Server under Virus Attack - Please help it's URGENT !!!

[checked]

Hi Guys,

I'm under a BIG problem as my Redhat 9.0 server is badly under a Virus Attack even after having a mailscanner (clamav) installed and having setting under the exim to remove the attachments like : .pif .exe .scr or something similar but still loads of virus mails are not detectable by the mailscanner.

Here is list of Virus from which my server is affected :

1. Worm.SomeFool.P (90% of the Virus mails are affected by this virus)
2. Worm.SomeFool.Z
3. Worm.SomeFool.Gen-1
4. Worm.SomeFool.Gen-2
5. Worm.Bagle.AG
6. Worm.Bagle.AG.2
7. Worm.Bagle.AC
8. Worm.Gibe.F

and many other also but these are the major ones affecting mails daily


Below are my few problems with it and I need your help :

1) Mailscanner is very much capable of removing the attachments but I want him to simply remove the mail from the queue when it detect it as a virus mail.

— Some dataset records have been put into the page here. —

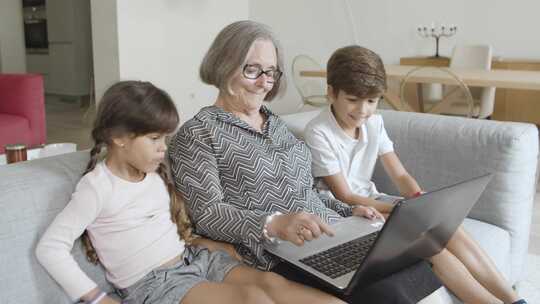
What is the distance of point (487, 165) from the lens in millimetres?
1762

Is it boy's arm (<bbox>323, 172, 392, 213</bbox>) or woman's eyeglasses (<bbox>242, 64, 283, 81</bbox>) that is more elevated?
woman's eyeglasses (<bbox>242, 64, 283, 81</bbox>)

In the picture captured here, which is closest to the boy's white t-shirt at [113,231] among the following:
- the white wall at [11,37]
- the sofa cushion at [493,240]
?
the sofa cushion at [493,240]

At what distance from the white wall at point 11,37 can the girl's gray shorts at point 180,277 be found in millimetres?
5509

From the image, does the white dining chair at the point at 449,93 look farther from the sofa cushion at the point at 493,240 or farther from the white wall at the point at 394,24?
the sofa cushion at the point at 493,240

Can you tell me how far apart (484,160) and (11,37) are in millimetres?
5612

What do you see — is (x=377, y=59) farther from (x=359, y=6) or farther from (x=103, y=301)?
(x=359, y=6)

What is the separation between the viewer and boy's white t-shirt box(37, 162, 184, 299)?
42.8 inches

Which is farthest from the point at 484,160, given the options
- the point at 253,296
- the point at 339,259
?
the point at 253,296

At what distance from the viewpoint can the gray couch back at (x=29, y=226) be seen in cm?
109

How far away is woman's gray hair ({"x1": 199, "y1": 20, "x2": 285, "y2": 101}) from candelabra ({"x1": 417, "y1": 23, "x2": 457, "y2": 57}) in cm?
428

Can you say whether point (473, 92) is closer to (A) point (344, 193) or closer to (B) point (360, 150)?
(B) point (360, 150)

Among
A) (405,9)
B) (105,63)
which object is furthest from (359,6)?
(105,63)

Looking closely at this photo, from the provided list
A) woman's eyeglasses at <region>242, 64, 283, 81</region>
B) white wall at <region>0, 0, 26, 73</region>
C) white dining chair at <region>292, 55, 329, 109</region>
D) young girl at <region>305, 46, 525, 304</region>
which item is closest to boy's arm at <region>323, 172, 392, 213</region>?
young girl at <region>305, 46, 525, 304</region>

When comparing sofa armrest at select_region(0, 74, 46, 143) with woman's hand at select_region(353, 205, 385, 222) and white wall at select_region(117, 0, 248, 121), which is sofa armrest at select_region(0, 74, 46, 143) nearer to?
white wall at select_region(117, 0, 248, 121)
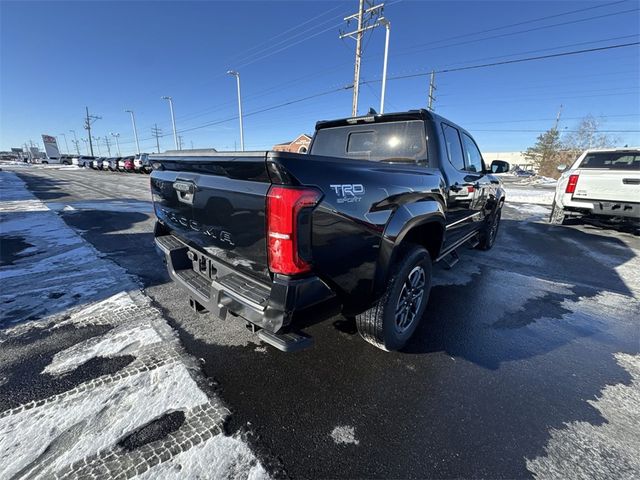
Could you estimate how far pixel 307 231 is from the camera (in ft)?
5.40

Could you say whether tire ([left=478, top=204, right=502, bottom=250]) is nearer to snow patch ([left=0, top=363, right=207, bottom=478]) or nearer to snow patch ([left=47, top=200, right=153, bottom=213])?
snow patch ([left=0, top=363, right=207, bottom=478])

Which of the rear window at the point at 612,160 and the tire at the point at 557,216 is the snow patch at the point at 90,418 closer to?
the rear window at the point at 612,160

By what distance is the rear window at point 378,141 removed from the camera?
3100 millimetres

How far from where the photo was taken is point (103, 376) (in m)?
2.20

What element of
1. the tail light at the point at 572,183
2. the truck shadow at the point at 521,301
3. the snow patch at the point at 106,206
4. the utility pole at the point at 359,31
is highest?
the utility pole at the point at 359,31

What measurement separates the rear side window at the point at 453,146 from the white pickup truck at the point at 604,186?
5.27 m

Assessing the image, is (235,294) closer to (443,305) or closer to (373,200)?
(373,200)

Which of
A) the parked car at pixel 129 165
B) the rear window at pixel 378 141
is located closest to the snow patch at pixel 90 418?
the rear window at pixel 378 141

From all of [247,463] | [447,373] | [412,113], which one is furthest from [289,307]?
[412,113]

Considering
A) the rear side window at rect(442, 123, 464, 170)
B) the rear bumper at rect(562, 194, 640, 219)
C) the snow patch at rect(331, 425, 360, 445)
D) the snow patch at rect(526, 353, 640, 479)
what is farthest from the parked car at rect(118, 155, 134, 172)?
the snow patch at rect(526, 353, 640, 479)

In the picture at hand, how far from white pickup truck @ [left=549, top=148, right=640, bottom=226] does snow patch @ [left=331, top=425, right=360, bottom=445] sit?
8113 millimetres

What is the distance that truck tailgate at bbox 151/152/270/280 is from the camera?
172 cm

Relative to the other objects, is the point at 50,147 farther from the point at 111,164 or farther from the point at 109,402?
the point at 109,402

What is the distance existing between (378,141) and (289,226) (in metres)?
2.21
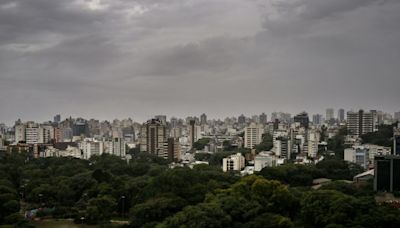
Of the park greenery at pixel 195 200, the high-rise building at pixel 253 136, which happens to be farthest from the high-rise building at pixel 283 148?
the park greenery at pixel 195 200

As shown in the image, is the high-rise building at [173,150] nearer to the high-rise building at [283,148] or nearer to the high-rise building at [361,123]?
the high-rise building at [283,148]

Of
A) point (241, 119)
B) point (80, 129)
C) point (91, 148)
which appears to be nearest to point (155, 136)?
point (91, 148)

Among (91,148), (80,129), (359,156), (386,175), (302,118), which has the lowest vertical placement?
(91,148)

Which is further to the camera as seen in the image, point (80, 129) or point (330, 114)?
point (330, 114)

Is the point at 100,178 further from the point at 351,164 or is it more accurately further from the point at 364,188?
the point at 351,164

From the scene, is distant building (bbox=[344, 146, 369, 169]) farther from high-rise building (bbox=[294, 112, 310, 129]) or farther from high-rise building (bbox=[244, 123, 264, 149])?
high-rise building (bbox=[294, 112, 310, 129])

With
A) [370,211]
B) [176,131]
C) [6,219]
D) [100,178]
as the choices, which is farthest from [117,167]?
[176,131]

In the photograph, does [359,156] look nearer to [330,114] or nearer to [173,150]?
[173,150]
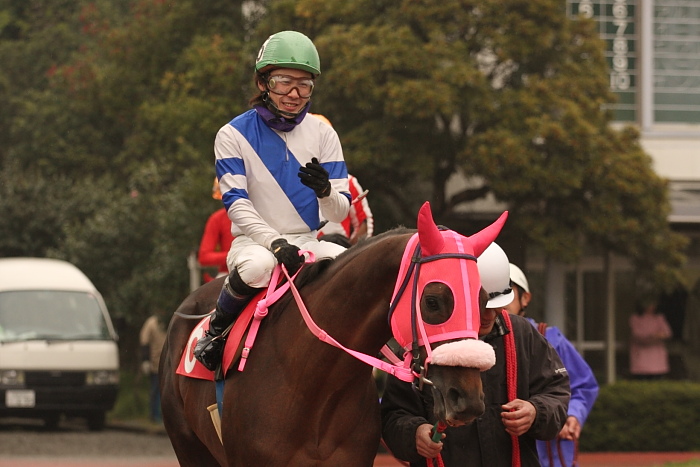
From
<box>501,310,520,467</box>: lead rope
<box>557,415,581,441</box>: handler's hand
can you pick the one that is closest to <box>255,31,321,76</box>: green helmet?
<box>501,310,520,467</box>: lead rope

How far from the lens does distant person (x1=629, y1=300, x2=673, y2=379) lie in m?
17.9

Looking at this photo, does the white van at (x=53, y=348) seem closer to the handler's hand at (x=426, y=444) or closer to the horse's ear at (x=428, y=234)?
the handler's hand at (x=426, y=444)

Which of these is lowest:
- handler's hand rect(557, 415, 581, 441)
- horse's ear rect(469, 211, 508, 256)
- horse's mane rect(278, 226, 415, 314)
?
handler's hand rect(557, 415, 581, 441)

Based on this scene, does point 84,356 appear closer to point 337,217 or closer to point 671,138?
point 671,138

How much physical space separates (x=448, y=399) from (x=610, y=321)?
15.7m

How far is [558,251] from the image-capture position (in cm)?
1516

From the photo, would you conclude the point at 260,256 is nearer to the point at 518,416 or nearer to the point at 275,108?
the point at 275,108

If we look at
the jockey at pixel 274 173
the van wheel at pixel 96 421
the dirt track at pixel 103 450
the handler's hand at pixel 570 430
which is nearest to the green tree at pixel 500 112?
the dirt track at pixel 103 450

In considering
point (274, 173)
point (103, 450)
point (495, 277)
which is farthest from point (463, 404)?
point (103, 450)

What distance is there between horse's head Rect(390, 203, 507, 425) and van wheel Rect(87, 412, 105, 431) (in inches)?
566

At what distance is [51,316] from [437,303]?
14585 mm

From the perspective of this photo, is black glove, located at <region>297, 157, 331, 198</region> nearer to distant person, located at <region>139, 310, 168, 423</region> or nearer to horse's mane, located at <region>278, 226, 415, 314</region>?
horse's mane, located at <region>278, 226, 415, 314</region>

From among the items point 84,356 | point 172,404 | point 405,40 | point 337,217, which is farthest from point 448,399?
point 84,356

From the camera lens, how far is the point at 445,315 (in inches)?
169
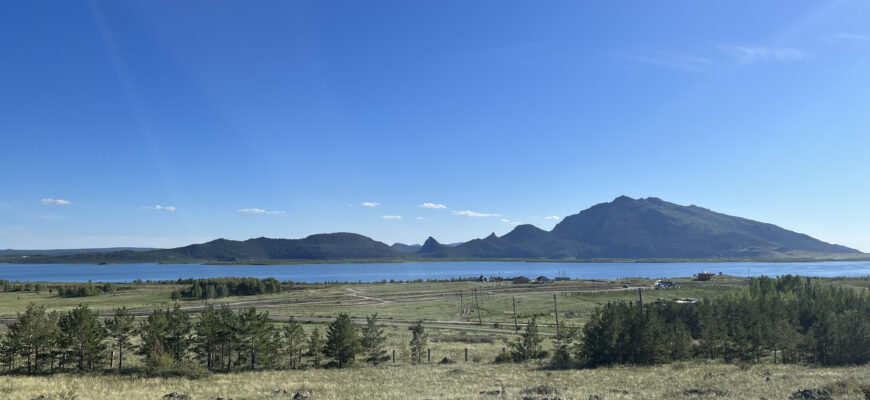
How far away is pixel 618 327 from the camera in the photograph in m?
36.2

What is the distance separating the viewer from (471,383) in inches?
1142

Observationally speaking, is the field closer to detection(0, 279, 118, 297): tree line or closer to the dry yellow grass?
the dry yellow grass

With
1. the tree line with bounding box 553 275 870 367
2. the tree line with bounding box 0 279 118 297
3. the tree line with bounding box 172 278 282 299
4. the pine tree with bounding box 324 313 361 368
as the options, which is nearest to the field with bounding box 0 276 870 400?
the pine tree with bounding box 324 313 361 368

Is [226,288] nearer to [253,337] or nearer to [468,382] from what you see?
[253,337]

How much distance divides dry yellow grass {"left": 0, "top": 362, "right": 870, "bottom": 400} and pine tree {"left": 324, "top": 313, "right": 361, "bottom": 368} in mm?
2494

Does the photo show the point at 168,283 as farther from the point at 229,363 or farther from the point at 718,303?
the point at 718,303

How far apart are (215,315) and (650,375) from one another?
98.1 feet

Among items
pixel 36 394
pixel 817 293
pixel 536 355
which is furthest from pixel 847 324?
pixel 36 394

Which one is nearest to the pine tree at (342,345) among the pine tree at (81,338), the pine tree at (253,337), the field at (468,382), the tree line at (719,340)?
the field at (468,382)

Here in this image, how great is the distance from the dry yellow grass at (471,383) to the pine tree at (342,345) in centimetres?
249

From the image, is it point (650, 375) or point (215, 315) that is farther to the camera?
point (215, 315)

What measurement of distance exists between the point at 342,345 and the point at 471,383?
12.1m

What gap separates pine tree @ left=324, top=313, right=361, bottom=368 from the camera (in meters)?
37.1

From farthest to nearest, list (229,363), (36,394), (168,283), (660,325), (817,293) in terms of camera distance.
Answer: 1. (168,283)
2. (817,293)
3. (660,325)
4. (229,363)
5. (36,394)
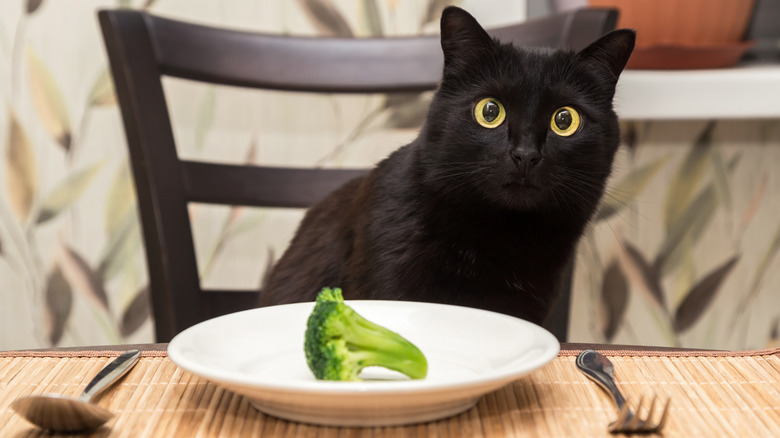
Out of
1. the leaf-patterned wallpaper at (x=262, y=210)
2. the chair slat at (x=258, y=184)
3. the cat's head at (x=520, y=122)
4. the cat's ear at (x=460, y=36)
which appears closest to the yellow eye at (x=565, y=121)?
the cat's head at (x=520, y=122)

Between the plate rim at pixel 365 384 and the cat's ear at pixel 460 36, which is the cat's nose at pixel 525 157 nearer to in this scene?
the cat's ear at pixel 460 36

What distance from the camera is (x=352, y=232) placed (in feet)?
3.35

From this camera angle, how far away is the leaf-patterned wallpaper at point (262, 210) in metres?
1.75

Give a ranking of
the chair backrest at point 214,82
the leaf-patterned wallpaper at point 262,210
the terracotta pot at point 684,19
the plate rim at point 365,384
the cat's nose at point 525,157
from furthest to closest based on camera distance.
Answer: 1. the leaf-patterned wallpaper at point 262,210
2. the terracotta pot at point 684,19
3. the chair backrest at point 214,82
4. the cat's nose at point 525,157
5. the plate rim at point 365,384

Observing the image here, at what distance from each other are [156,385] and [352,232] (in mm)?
466

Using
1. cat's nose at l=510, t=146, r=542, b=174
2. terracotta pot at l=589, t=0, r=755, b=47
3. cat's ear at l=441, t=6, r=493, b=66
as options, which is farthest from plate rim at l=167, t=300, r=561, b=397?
terracotta pot at l=589, t=0, r=755, b=47

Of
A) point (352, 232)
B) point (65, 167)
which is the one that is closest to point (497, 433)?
point (352, 232)

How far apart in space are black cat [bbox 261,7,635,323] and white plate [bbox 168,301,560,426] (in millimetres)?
253

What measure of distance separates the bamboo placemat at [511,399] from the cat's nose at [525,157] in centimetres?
25

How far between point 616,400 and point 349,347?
21 cm

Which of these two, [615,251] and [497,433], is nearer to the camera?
[497,433]

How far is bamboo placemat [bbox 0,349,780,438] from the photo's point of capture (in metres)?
0.51

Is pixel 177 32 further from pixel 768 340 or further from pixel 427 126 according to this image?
pixel 768 340

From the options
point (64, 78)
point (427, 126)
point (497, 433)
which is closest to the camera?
point (497, 433)
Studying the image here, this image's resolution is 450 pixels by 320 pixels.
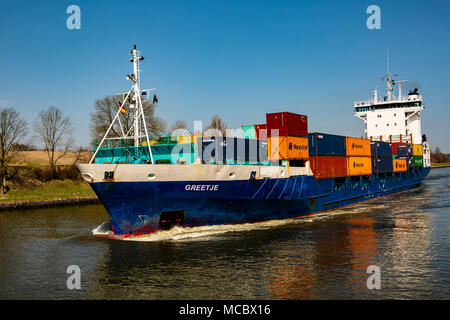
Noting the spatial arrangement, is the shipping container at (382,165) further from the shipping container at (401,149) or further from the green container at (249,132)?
the green container at (249,132)

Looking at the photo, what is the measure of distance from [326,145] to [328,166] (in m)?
1.76

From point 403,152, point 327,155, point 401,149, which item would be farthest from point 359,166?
point 403,152

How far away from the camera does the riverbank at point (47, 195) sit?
4030 centimetres

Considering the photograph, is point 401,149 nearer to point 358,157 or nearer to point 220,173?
point 358,157

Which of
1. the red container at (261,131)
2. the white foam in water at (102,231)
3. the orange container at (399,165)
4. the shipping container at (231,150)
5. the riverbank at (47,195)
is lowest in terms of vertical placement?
the white foam in water at (102,231)

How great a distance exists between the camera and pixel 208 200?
2067 centimetres

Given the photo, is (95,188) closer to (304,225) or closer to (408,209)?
(304,225)

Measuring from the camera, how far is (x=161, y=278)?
1341 centimetres

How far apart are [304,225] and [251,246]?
703 cm

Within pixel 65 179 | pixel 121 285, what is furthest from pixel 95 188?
pixel 65 179

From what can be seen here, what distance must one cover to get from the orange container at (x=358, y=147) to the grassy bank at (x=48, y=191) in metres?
34.2

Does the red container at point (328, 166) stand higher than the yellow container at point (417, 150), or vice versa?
the yellow container at point (417, 150)

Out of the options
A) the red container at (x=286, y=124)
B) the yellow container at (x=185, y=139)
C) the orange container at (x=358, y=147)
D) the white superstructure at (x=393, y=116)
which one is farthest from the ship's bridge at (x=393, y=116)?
the yellow container at (x=185, y=139)
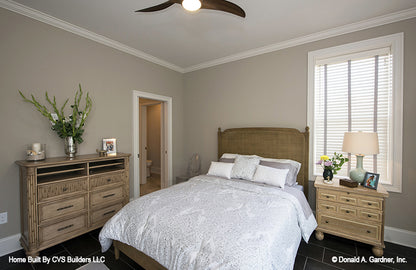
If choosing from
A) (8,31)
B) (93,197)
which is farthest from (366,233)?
(8,31)

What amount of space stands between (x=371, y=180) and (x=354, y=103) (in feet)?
3.54

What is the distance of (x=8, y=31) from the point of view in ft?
7.15

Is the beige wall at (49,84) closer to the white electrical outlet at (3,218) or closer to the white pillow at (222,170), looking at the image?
the white electrical outlet at (3,218)

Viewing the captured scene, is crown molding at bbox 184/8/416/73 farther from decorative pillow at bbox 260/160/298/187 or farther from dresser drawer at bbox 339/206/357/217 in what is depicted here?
dresser drawer at bbox 339/206/357/217

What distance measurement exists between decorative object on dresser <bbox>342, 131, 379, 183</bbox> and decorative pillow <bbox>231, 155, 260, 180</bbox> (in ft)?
3.81

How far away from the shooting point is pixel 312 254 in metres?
2.18

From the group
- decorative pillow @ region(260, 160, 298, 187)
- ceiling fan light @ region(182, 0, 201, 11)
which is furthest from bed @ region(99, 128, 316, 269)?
ceiling fan light @ region(182, 0, 201, 11)

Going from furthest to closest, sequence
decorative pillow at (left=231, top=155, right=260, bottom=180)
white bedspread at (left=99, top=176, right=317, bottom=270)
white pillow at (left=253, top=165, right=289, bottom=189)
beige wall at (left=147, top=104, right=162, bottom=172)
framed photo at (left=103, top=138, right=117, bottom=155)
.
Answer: beige wall at (left=147, top=104, right=162, bottom=172) → framed photo at (left=103, top=138, right=117, bottom=155) → decorative pillow at (left=231, top=155, right=260, bottom=180) → white pillow at (left=253, top=165, right=289, bottom=189) → white bedspread at (left=99, top=176, right=317, bottom=270)

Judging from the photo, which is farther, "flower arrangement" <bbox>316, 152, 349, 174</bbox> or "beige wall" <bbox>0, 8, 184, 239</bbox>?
"flower arrangement" <bbox>316, 152, 349, 174</bbox>

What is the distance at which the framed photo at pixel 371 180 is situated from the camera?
2.23 meters

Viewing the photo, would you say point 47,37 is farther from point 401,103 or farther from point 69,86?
point 401,103

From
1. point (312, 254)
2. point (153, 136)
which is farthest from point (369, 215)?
point (153, 136)

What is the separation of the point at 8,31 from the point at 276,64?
3.60m

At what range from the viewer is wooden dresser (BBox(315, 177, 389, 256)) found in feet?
7.02
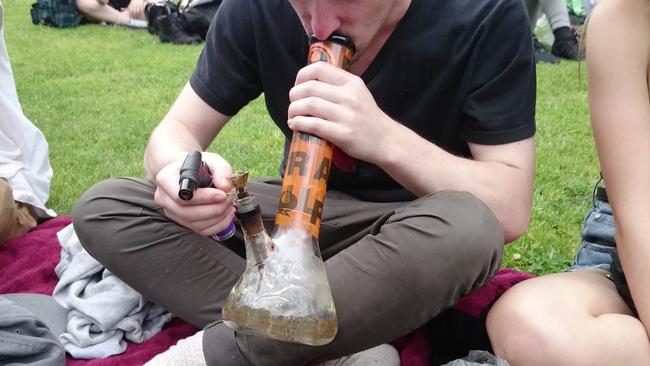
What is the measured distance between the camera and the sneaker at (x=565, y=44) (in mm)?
5820

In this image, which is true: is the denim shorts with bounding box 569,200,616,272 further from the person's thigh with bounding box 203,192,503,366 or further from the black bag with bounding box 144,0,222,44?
the black bag with bounding box 144,0,222,44

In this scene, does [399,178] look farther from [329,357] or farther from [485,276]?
[329,357]

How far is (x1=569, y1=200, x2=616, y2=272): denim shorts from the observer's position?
1.71 m

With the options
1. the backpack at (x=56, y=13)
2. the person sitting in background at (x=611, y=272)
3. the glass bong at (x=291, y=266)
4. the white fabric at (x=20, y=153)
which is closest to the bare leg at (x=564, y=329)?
the person sitting in background at (x=611, y=272)

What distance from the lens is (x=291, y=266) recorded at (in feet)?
3.96

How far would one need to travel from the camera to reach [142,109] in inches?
171

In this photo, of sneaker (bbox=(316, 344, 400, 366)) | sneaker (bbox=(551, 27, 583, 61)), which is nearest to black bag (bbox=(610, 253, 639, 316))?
sneaker (bbox=(316, 344, 400, 366))

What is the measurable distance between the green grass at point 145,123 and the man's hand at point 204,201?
124 cm

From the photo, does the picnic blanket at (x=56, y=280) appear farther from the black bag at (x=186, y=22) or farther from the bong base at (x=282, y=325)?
the black bag at (x=186, y=22)

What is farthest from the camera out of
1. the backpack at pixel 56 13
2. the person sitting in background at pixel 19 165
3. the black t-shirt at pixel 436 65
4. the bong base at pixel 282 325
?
the backpack at pixel 56 13

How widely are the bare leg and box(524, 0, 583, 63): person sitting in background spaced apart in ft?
15.2

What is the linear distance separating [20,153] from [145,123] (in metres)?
1.62

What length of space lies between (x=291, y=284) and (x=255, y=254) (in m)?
0.10

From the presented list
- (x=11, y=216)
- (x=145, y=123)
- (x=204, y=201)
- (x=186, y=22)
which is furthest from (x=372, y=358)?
(x=186, y=22)
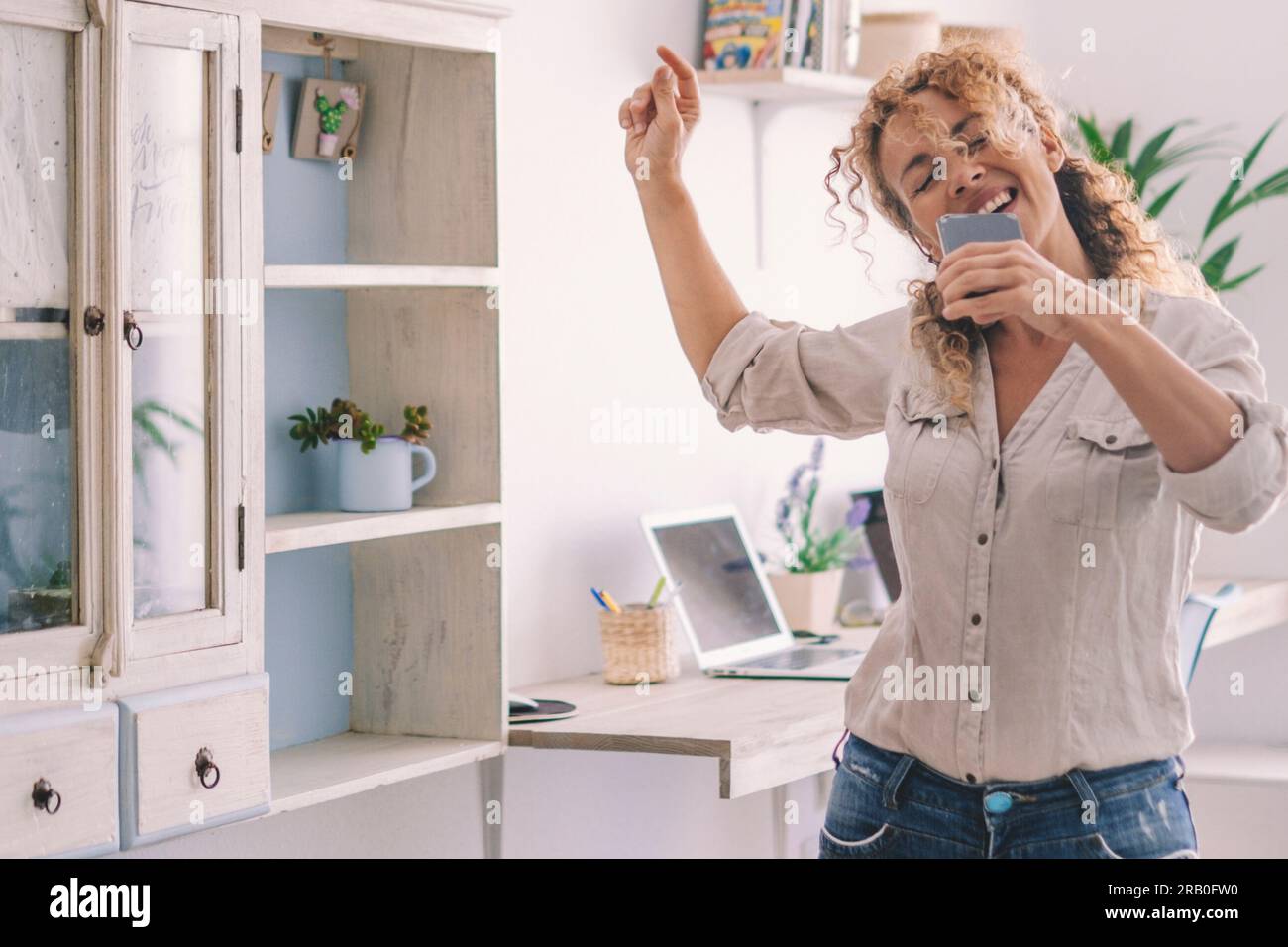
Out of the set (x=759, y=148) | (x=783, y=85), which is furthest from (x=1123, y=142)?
(x=783, y=85)

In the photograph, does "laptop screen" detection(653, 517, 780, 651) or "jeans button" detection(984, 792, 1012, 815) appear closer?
"jeans button" detection(984, 792, 1012, 815)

2) I want to stop the mailscanner not to send any return mail when it detect a virus. Actually what it does whenever it found a virus it immediately send areturn mail to the sender. Most of the time the sender address is fake but sometime it is set to any email of my clients and they got a return mail they were trying to send a virus mail which they actually not.

Please help me to get out of this big problem.

 

[chirpy]

All your questions have already been answered on these forums. I'd suggest using the search button

The biggest problem you're having is most likely that you are running an old version of MailScanner and an old version of ClamAV - you need to upgrade both to the latest releases.

 

[checked]

Yes I think you are right and it seems that after updating it is solved (looks so). Actually I was so tensed and did a search in a hurry and didn't find anything. But now I did it and looked around many threads and I think I got it.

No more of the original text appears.